A new potential of the traditional smooth weaving technique is revealed in the tapestries of Tetiana Pyroh and the artist who works under the pseudonym Kinder Album due to unexpected semantic contrasts and combinations. “Kinder Album is one of the most witty, sincere and ruthlessly accurate Ukrainian artists in her own observations. The Great War added a new depth to her practice. The artist does not take her and our eyes off the complex and traumatic. Instead, she offers other forms for understanding the experience of war and refugee, fear and longing, death and the desire to live in spite of everything.” (Maria Lanko and Lizaveta Herman).

The above can also be said about Tetiana Pyroh, who breaks the patterns of established expectations surrounding her favorite tapestry technique, and puts her personal research and experience at the center of the works’ issues.
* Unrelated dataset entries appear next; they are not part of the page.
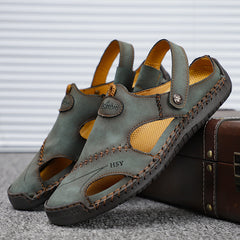 Men's Stitched Outdoor Casual Beach Slippers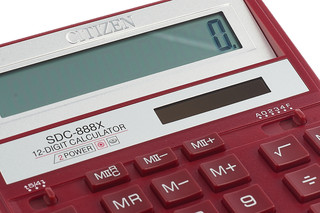 Настольный калькулятор Citizen SDC-888XRD, бордовый 2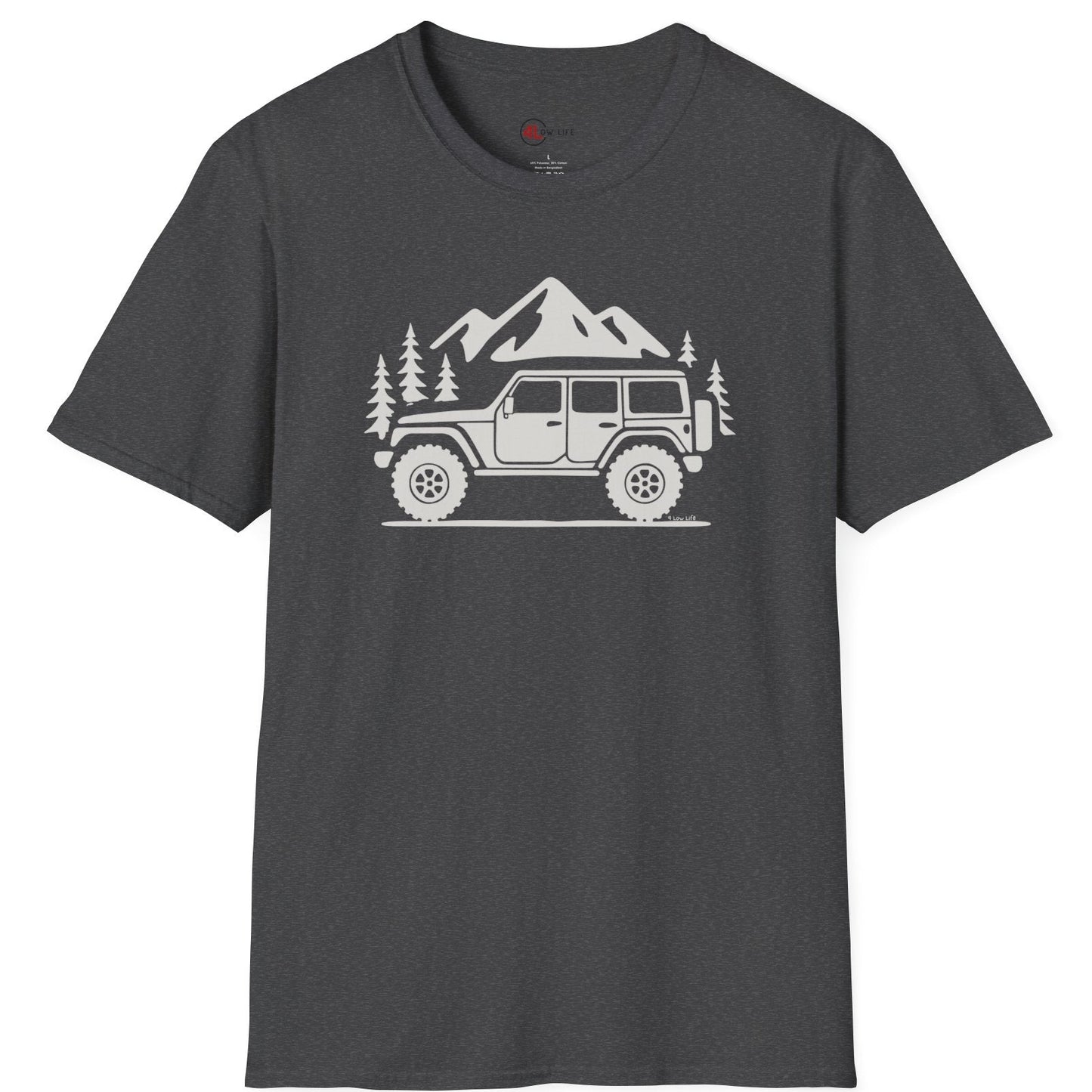4 Door SUV Mountain Scene without Text T-Shirt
The infantile technique of amigurumi (the Japanese art of knitting small creatures or anthropomorphized objects) in the artist’s hands turns into a conceptual medium through which she sharply, cleverly and frankly conducts a dialogue with the viewer on serious and painful socio-political topics.

The exhibition brings together not only masters of traditional and contemporary carpet weaving, but also artists of a wide age range and professional experience: From the pupils of the children’s art group “Bluebird” from the village of Prelesne in Donetsk region with their carpet-making technique and students of Khmelnytskyi National University (Department of Technological and Vocational Education and Decorative Arts) with their non-woven tapestries to professional teachers of art schools and universities and active participants in the contemporary artistic process in Ukraine and abroad. Our museum is a consistent supporter of the principle of equal access to artistic life and the possibility of self-realization for all creative individuals, regardless of age, experience, geography, gender, nationality, physical or mental condition, religious or political beliefs. After all, it is only with our diverse and polyphonic group that we are strong and interesting to each other and, hopefully, to the whole world.

This year, at the largest international exhibition, the Venice Biennale 2024, artists from all over the world presented a surprisingly large number of works in various artistic textile techniques. Ukraine did not stand aside: Oleksandr Burlaka’s work “Work” consists of dozens of strips of traditional homespun cloth from the 1950s and 1960s from different regions of Ukraine, which serve as a backdrop for stories about the events of the war in other works of the project. “The days and hours spent in monotonous labor were the embodiment of hope for the future and care for those who would live afterwards. At the same time, weaving can be a therapeutic collective practice that helps many people survive difficult times” (from the text in the Ukrainian pavilion ‘Weaving Nets’).